We provide mentors including high level sponsors.
Mentors are great but what can be even more influential is having a high level sponsor who takes a proactive interest in your career and is an advocate for you on your career journey.
- Make sure that female talent is offered a sponsor to the same extent as your male talent. Monitor and promote opportunities.
- Encourage and support senior male executives to take a young woman under their wing. They may initially be nervous of this but this can be hugely beneficial for your early career stage female employees.
- Support reverse mentoring relationships which can also evolve from close sponsorship as these can be mutually beneficial.
We offer flexible working opportunities to all our employees.
Creating a flexible working environment which allows good work life balance is important for the future of your business as your younger employees especially have high expectations of their quality of life.

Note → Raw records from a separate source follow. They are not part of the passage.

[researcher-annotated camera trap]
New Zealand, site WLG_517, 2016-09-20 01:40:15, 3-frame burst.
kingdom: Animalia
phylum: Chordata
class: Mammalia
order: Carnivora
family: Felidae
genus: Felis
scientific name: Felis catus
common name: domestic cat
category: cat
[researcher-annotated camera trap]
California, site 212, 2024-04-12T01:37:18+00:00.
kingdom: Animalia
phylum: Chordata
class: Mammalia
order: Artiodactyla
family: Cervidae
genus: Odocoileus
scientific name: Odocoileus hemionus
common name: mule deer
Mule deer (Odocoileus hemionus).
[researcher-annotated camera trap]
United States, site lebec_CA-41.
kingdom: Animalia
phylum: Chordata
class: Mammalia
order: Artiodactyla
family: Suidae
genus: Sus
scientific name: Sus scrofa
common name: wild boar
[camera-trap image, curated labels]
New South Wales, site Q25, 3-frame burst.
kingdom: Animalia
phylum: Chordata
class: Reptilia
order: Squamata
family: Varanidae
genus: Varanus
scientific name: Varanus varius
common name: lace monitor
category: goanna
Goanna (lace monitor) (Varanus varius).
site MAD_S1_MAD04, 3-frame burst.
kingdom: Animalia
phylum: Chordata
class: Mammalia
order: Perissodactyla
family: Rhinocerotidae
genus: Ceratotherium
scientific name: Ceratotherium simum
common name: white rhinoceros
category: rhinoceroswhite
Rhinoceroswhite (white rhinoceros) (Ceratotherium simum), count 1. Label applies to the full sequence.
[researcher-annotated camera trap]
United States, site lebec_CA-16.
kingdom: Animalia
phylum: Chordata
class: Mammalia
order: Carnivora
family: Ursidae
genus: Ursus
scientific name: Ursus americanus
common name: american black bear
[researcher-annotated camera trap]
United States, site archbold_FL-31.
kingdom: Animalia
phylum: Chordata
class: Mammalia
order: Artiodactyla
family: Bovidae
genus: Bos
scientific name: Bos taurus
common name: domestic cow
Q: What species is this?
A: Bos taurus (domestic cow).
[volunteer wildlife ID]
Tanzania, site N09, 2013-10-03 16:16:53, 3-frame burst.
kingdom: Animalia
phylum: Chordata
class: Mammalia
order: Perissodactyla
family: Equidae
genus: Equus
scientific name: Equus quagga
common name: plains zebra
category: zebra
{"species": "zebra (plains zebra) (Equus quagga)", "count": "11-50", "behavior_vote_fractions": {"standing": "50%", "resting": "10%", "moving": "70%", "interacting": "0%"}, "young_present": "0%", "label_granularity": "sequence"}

This will be true for both your male and female employees.
- Run a Flexible Future focus group to gather ideas and opinions on how flexible working arrangements such as flexi-time, part time, job share and compressed hours could be applied in your business.
- Identify barriers that might currently prevent flexible working and determine strategies to remove them. WISE can facilitate such a session – find out more details here.
We minimise bias and stereotyping in all areas of our employment practices.
Ensure that you have prepared the ground and that all employees, from the top down, understand the business case for your organisations commitment to women in STEM.
The groundwork started at recruitment and supporting the apprentice through their apprenticeship needs to be extended into the wider workforce.
- Equip line managers with the knowledge and tools to ensure they are not behaving in a biased or inappropriate way.
- Ensure managers are aware of the negative impact of more subtle behaviours such as being patronising or protective, paternal behaviours which are unhelpful for career progression.